* Extracted text
>>>>>
Landing Page Content Strategy: AI Engineering Agents
NAV
Add a language switch EN, FR, ES.
1. Hero Section
Goal: Immediate hook and value proposition.
Image A relaxed developer on his desk watching many screens to monitor what AI agents are doing.
- Headline: Stop Using AI Just for Code Completion.
- Subheadline: I help engineering teams build custom AI agents to x10 their output.
- Supporting Copy: The tech limitations are fading away with the power of coding agents, even for very complex apps. You will have way more competitors in the future. The winners are going to be the ones managing agents to have more time spent with customers instead of code reviews.
- Primary CTA: Book a Free 30-Min Discovery Call
- Punchline: “Think twice before hiring this next dev.”
2. The Problem (The “Why”)
Goal: Agitate the pain points of the target audience (CTOs, VPs, Lead Devs).
- Headline: Adding more developers doesn’t make you faster. Adding intelligent, context-aware automation does.
Image 2 graphs next to each others, the first one is “adding more dev to the team” compared to productivity. It’s a O(logN). The second graph is “adding agents” and it’s exponentiel like a O(n2)
- Key Pain Points:
- The Review Bottleneck: Senior devs lose 30% of their week reviewing trivial patterns that a machine should catch. Innovation stalls while PRs sit in limbo.
- The “Bus Factor” Risk: Knowledge is trapped in Slack threads and heads. Onboarding takes months because documentation is always outdated.
- The Legacy Fear: Vital parts of your system are “do not touch” zones. Upgrading feels too risky without perfect test coverage and domain knowledge.
- Myth Busting:
- “AI is not ready yet.” -> False. This misconception harms your company because it’s not the case anymore.
- Vision: “Imagine your devs deploying 30 pull requests a day instead of 3.”
3. The Solution: Core Pillars
Goal: Explain how the solution works and why it’s different.
- Headline: Move Beyond Basic Linters and code Autocompletion
- Pillar 1: Rule Agents (Zero Architectural Drift)
- “I deploy ‘Rule Agents’ that enforce your specific architectural patterns and business logic during the coding process.”
- Pillar 2: Fuzzing Agents (90%+ Test Coverage)
- “Don’t wait for production bugs. I build ‘Fuzzing Agents’ that generate thousands of edge-case scenarios and synthetic user data to bulletproof your test suite.”
- Pillar 3: The Review Bot (50% Faster Cycle Time)
- “A custom-trained review bot that learns from your team’s history. It handles style, utility extraction, and pattern matching before a human sees the PR.”
But, what is an agent?
An agent is a set of tools and instructions to perform a specific task.
The agent is responsible to call tools, add the right context (your rules and code) to create a clear structured output usable by you or by another agent.
<<<<<
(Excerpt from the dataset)
>>>>>
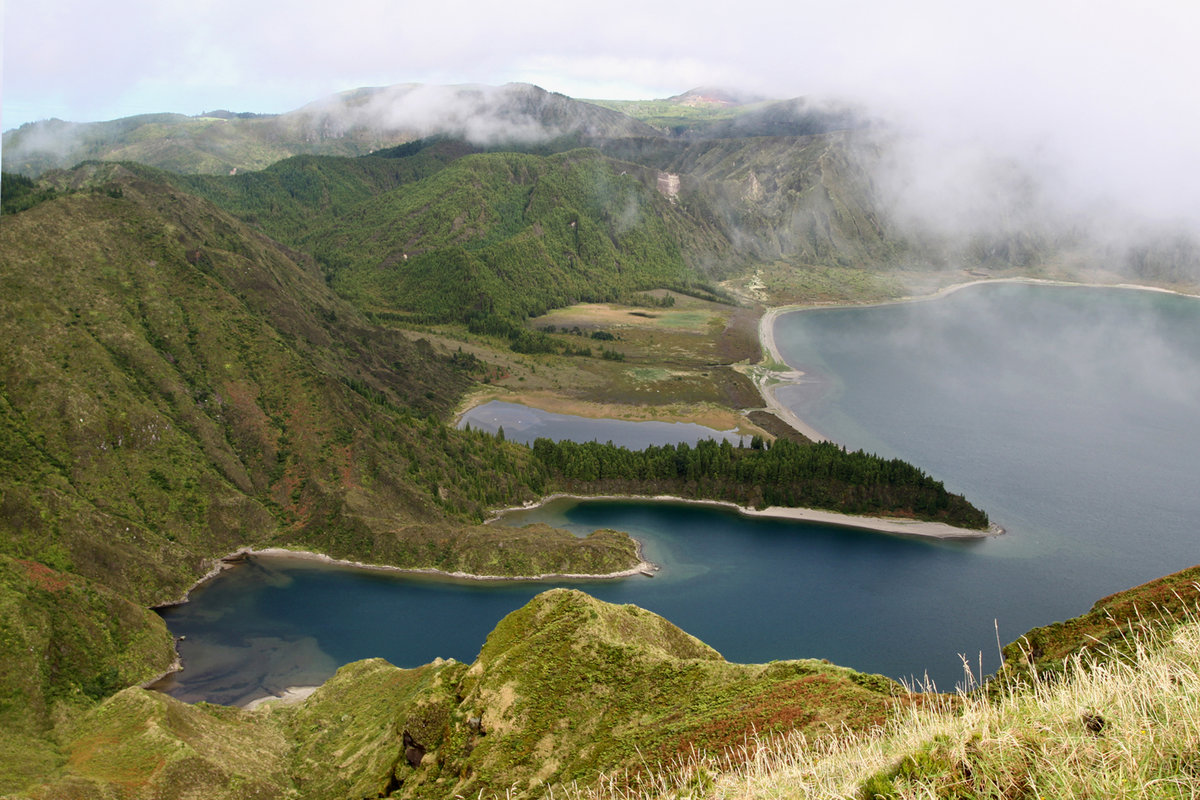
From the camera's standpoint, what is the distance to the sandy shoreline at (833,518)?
10650 cm

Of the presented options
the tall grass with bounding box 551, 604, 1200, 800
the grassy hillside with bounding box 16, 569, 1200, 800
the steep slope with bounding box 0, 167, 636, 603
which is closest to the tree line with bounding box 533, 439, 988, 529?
the steep slope with bounding box 0, 167, 636, 603

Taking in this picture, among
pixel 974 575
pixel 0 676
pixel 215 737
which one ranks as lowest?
pixel 974 575

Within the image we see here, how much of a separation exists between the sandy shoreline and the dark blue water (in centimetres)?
1857

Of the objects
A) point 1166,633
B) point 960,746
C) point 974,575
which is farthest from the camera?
point 974,575

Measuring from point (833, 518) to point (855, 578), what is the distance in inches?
736

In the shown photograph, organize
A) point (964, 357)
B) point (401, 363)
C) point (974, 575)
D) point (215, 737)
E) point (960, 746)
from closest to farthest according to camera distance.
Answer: point (960, 746)
point (215, 737)
point (974, 575)
point (401, 363)
point (964, 357)

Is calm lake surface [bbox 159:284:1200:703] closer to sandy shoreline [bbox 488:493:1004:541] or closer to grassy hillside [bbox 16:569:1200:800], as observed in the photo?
sandy shoreline [bbox 488:493:1004:541]

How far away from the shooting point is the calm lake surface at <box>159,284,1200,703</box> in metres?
78.8

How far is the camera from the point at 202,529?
9331 cm

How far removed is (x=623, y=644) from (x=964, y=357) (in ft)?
576

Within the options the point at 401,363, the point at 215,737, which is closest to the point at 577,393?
the point at 401,363

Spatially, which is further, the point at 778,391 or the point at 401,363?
the point at 778,391

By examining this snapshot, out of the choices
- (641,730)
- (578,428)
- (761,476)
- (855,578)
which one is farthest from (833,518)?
(641,730)

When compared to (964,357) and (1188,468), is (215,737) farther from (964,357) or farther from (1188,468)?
(964,357)
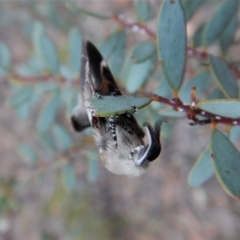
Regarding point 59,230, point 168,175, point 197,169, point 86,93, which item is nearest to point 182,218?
point 168,175

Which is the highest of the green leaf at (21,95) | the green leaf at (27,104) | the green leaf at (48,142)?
the green leaf at (21,95)

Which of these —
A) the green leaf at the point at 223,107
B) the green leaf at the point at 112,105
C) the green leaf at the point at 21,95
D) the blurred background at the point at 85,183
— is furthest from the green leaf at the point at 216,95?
the green leaf at the point at 21,95

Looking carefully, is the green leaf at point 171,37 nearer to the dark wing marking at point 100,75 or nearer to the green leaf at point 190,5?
the dark wing marking at point 100,75

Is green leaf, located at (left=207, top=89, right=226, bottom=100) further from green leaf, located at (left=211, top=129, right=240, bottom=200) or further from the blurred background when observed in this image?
the blurred background

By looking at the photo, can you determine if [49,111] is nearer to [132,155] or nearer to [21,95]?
[21,95]

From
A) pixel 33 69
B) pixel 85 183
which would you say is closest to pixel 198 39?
pixel 33 69

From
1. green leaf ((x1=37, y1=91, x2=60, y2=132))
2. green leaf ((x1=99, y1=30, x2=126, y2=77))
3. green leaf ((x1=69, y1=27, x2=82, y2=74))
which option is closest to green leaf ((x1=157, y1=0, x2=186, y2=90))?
green leaf ((x1=99, y1=30, x2=126, y2=77))

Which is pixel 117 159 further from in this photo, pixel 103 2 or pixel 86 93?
<<<<<
* Objectives
1. In the landing page strategy, what share of their week do senior devs lose reviewing trivial patterns?
2. Please return the landing page strategy text between "2. The Problem" and "context-aware automation does.", inclusive.

* Outputs
1. 30% of their week.

2.
2. The Problem (The “Why”)
Goal: Agitate the pain points of the target audience (CTOs, VPs, Lead Devs).
- Headline: Adding more developers doesn’t make you faster. Adding intelligent, context-aware automation does.